Photos provided by Sue Brower.
Studies show that reading and talking to babies helps stimulate their development. The couples, and their babies, are patients of Brower.

Brower has already created a bulletin board within Cayuga Birthplace that highlights the positive effects of interacting and reading to babies in a loving and positive way. Recent parents have contributed to the board on heart-shaped sticky-notes with the loving words they want their own new babies to hear. Brower wants the words to spread.

“To just be able to think big and think how can we do our part for the beginning of life to get the message to parents,” Brower said. “So, then it gets picked up everyplace else in our community as a norm that that’s just what you do, you talk to children and you don’t have to talk baby-talk to them. And when you are talking to them when you’re trying to teach them you’re doing it in a loving way, rather than a negative way.”

Brower’s colleague at CMC, neonatologist Dr. Ramesh Vidavalur, is also on the Leadership Planning Circle. He said there are multiple ways that they are trying to get the information about the benefits of talking and interacting with a baby to new parents.

“Every baby, when they go home they get a packet of instructions to take care of them,” Vidavalur said. “We can develop a family-friendly information sheet, or something like that, that every parent gets. We can develop AV material. We have a hospital channel that every parent watches before they go home.”
Although the benefits of talking and interacting with a baby have been measured through school performance, Hubberman said the benefits go beyond good grades and test scores.

“This isn’t just about school readiness,” Hubberman said. “It’s about life readiness. And it’s about shaping a child’s very being. This is growing human beings.”
Too often, Hubberman said, brain development is only thought of in terms of intellectual development.

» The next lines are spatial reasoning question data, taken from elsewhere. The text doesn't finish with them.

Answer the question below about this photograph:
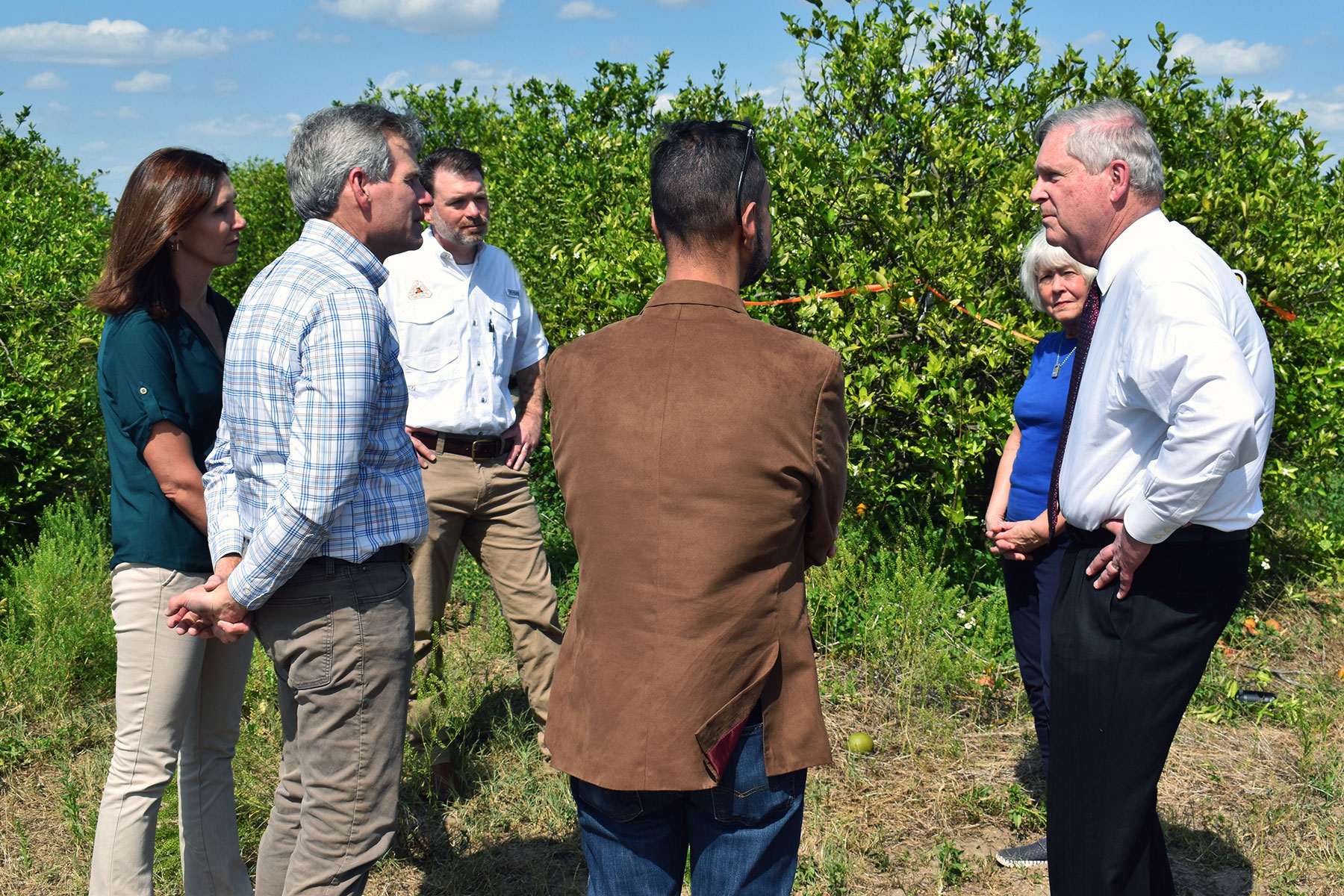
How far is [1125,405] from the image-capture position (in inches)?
91.4

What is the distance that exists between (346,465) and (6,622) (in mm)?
4003

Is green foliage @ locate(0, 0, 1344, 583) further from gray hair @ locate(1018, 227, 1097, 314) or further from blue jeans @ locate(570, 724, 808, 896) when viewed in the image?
blue jeans @ locate(570, 724, 808, 896)

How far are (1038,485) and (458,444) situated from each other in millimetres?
2144

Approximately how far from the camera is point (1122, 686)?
2.41 m

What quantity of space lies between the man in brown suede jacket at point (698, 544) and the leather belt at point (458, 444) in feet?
7.03

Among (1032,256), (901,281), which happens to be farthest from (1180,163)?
(1032,256)

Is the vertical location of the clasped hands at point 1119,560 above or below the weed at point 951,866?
above

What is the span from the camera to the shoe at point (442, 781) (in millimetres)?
3877

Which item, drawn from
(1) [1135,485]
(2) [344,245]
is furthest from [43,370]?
(1) [1135,485]

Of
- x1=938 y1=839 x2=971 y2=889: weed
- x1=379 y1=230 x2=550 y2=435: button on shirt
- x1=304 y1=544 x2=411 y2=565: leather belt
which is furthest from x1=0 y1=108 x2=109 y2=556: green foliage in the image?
x1=938 y1=839 x2=971 y2=889: weed

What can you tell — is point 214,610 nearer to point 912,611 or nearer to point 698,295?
point 698,295

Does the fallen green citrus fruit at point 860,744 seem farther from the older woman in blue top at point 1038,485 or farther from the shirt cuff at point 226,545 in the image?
the shirt cuff at point 226,545

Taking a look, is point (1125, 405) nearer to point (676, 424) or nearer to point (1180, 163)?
point (676, 424)

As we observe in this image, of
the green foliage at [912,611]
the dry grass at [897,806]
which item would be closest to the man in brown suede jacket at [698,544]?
the dry grass at [897,806]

“But the social and emotional part of it are never separated out of the intellectual, the three are always coupled together,” she said. “So, brain development is always heart and mind. That’s what this book does so beautifully. It illustrates that words are so much more than vocabulary. This isn’t just about vocabulary, this is about everything.”

Vidavalur said studies show that interaction is also good for the health of very young babies.

“There have been a number of studies when they have skin-to-skin contact and the mothers speak to their babies, the variability of the heart rate and the breathing patterns is very minimal when they are with the mom, talking to them,” Vidavalur said. “Rather than when they are staying in the incubator, stuck to the alarms and the monitors.”

This upcoming community read, which will last for 14 weeks (two weeks for each chapter), is just the beginning. Another read is already being organized in Binghamton for later this year. The book will be supplied for free to event goers and community members. Local public libraries, Buffalo Street Books, Cornell Cooperative Extension, and Village at Ithaca will all be supplied with copies for community members to pick it up.

“This is about our future, and when we give babies words it helps them succeed in the world,” Hubberman said. “Including giving them the power to change it.”

 

Correction: an earlier version of this story incorrectly stated that the community read event will start at 6:30. Th event will actually start at 6 p.m. We apologize for any inconvenience.